She said the subject of toilets and sanitation had been surrounded by silence in “our respective communities making it seem a taboo to discuss, however, we face a global sanitation crisis if these issues are not given the necessary attention they deserve.”
Mrs Kumedzro, who was the guest speaker at this year’s World Toilet Day celebration in Ho, in the Volta Region said investing in water and sanitation interventions had great economic and environmental benefits, improved quality of life and general health.
The Environmental Health Officer underscored the need for every household to have access to a toilet connected to a sanitation system that effectively removed and treated human waste.
She said the data from the 2021 Population and Housing Census (PHC), showed that Volta Region had a household population of 491,373 out of which 285,180 own and use latrine, representing 54 per cent.
“The Ho Municipality has about 59,594 households out of which 27,415 own and use latrine, representing 47 per cent.”

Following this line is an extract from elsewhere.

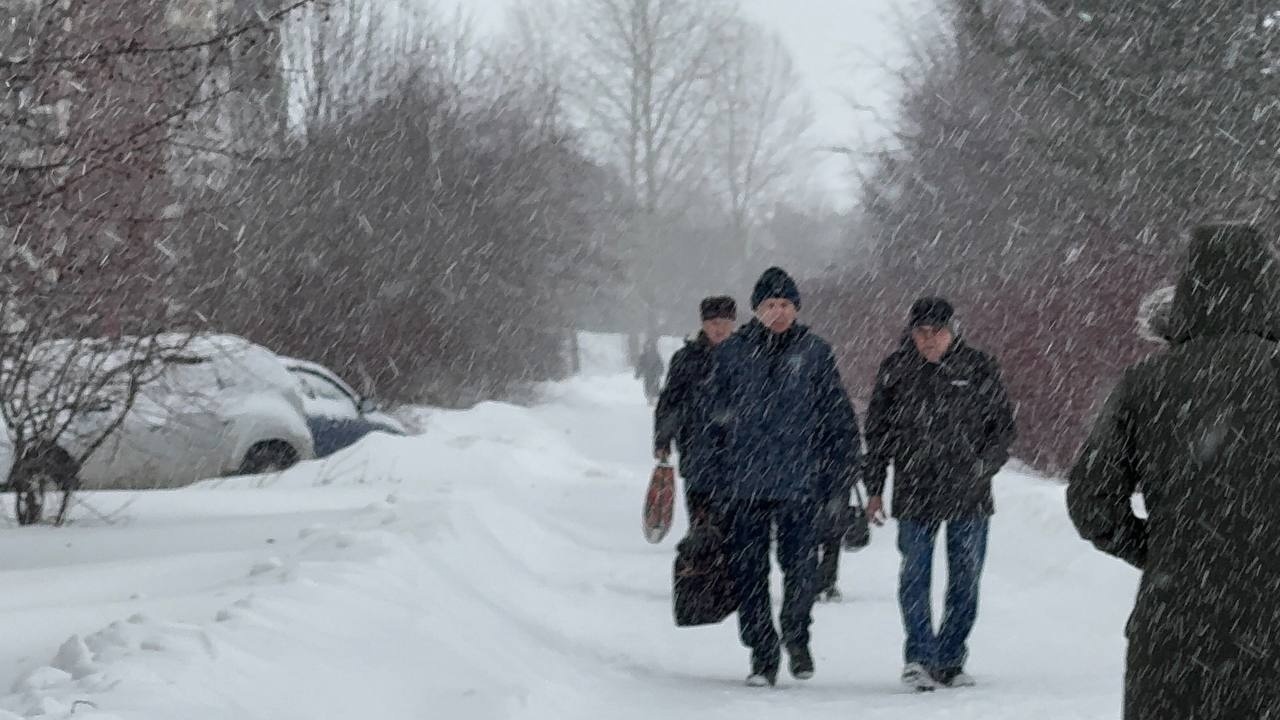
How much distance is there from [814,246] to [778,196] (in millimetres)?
9450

She said for the Region to be able to meet the Sustainable Development Goal, the Region and Ho Municipality needed to facilitate the construction of 29,415 and 4,538 household latrines respectively every year till the year 2030.
Mrs Kumedzro admonished households in the Region to take advantage of the grace period of education, sensitization and behavior change activities put in place to fast-track construction of their toilet facilities to avoid prosecution.
She said the Region and the Assemblies would soon start full enforcement of the law by prosecuting householders without latrines in their homes, saying inadequate sanitation systems spread human waste into the country’s water resources thereby contamination them.
Mrs Kumedzro disclosed that the Region had and was still receiving support from some development partners such as UNICEF, PLAN Ghana, LAHTI CSOs to promote the construction of durable and resilient household and institutional latrines.
“The Ho Municipal Assembly through the support of the Netherlands Government has put up a liquid waste treatment facility in Akrofu which will receive and treat dislodged faecal matter from septic tank.”
The facility, she said, would end the menace of indiscriminate dumping of sewage at unauthorized places due to the unavailability of approved dumping sites for liquid waste.
Mrs Kumedzro commended Ho Mawuli Estate for attaining Open Defecation Free Status and for being the first community to attain this status under the Urban Sanitation Programme in Ghana.
Mr Divine Bosson, Ho Municipal Chief Executive (MCE) said “maintaining good sanitation in our respective communities is a collective responsibility which we must all embrace.”
He said they were not leaving any stone unturned in transforming Ho to be the Oxygen City as this “is our pride and gives us identity” and called on all and sundry to come on board to make it a reality.
This year’s celebration was on the theme: Making the Invisible Visible.”